In his 1967 essay “The Death of the Author”, Barthes contends that lang­uage, ceasing to be merely instrument­al, “loses its origin” when it enters the fictive realm. A thinly veiled reference to this theory recurs throughout Binet’s novel. The reader’s quest for the narrator’s identity gradually forms a phantom plot that shadows (and even overshadows) the overt whodunnit, sending us on a wild-goose chase. A description of Bayard sitting in a café is interrupted by a parenthetical aside: “Which café? The little details are important for reconstructing the atmosphere, don’t you think?” Pleading ignorance, he (or indeed she) enjoins us, à la Tristram Shandy, to picture the superintendent wherever we so please.

Here, Binet reprises a theme tackled in HHhH, where the author’s stand-in frets over the minutiae of historical reconstitution: the colour of the Nazi security chief’s Mercedes, for instance. Such “little details” are important in fiction as well as history books: they produce what Barthes called the “reality effect”. Highlighting their contingency — why this Latin Quarter café rather than another? — is a ruse by which the narrative voice enhances the reality effect while seemingly undermining it. After all, a fallible storyteller is far more credible than an omniscient one (with the added convenience of allowing Binet to paper over a few gaps in his research).

The strands of the plot are skilfully interwoven through a dual process of fictionalisation of the real and realisation of the fictional. At one stage the narrator observes that it is difficult “to imagine what Julia Kristeva is thinking in 1980”, as though this were not the case with any real-life person at any given moment. A similar statement is later made about one of the fictitious protagonists, about whom anything could be imagined: “We have no way of knowing what Simon dreams about because we are not inside his head, are we?”

Or are we? As the plot thickens, Simon feels increasingly “trapped in a novel”: “How do you know you are not living inside a work of fiction? How do you know that you’re real?” This growing ontological crisis — doubtless stemming from Barthes having read the world like a text — sends us back to the opening sentences: “Life is not a novel. Or at least you would like to believe so”.

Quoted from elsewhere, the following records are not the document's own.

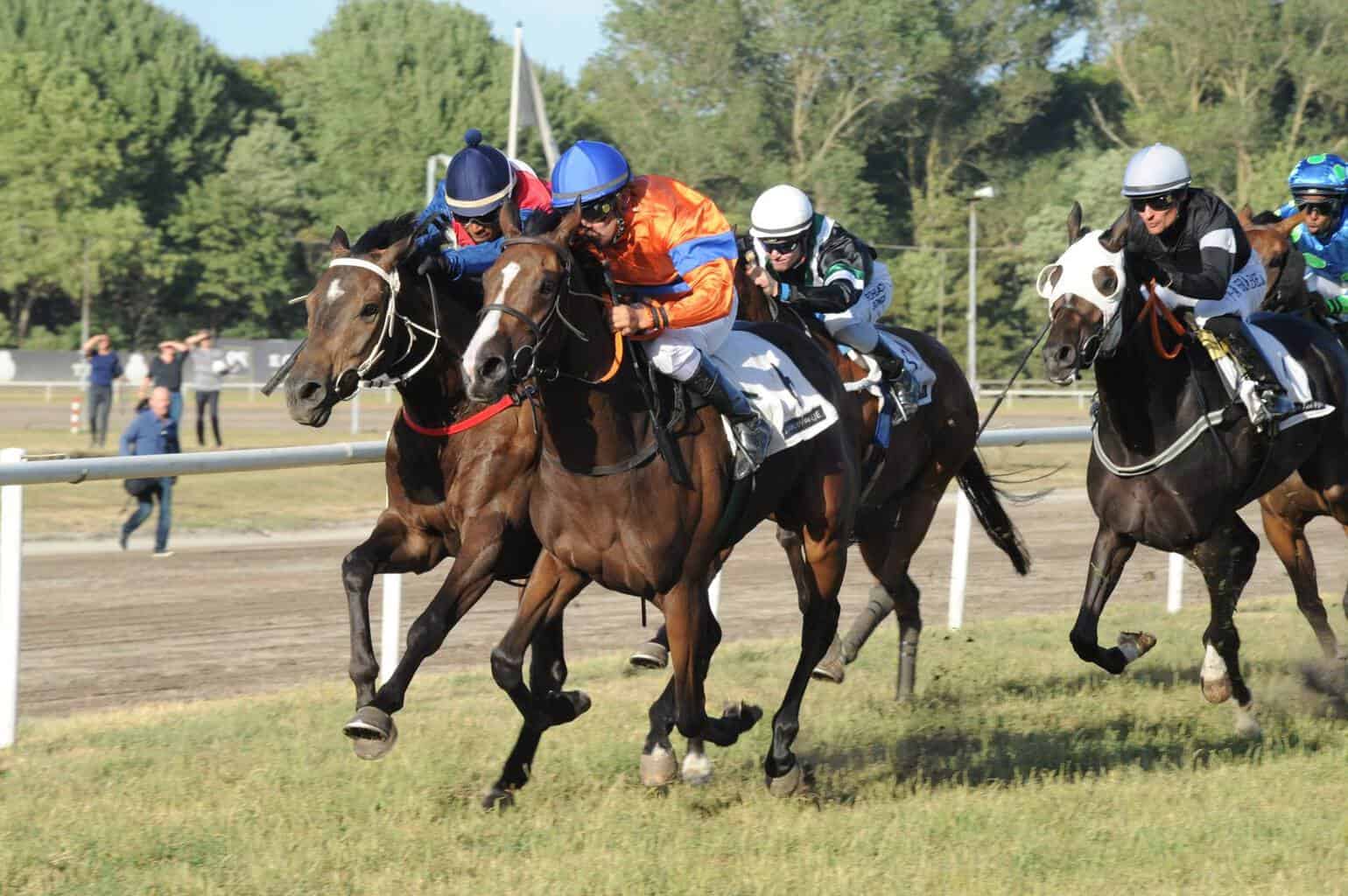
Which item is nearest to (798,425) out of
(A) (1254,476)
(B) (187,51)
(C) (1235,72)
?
(A) (1254,476)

One begins to wonder if Simon has not done a Proust: stepped out of the story at the end in order to write it with the benefit of hindsight. This would partly account for the choice of an anonymous present-day narrator piecing together past events. It could also explain some of the anachronisms — goths, yuppies, purple Dr Martens, crack cocaine — which may have been planted by the author as signs of an unreliable memory. The retrospective view provides a rich seam of dramatic irony as the characters’ forecasts prove invariably wrong. This is obviously its main raison d’être, but the time gap also signals a more fundamental distance, as though the ideas of Barthes or Foucault could only be integrated at the level of subject matter, no longer seriously engaged with. Or perhaps the narrative voice is language itself and Simon’s paranoia a manifestation of the novel’s growing self-consciousness. This particular enigma remains unresolved, which is as it should be if literature is understood as the invention of a voice “to which we cannot assign a specific origin”.

Although highly entertaining at times, The 7th Function of Language fails to live up to its title. Everything, including the most obvious allusions (like the ubiquitous Citroën DS that Barthes compared to a Gothic cathedral) is spelt out. After all, what is the point of a roman à clef if the author provides us with all the keys?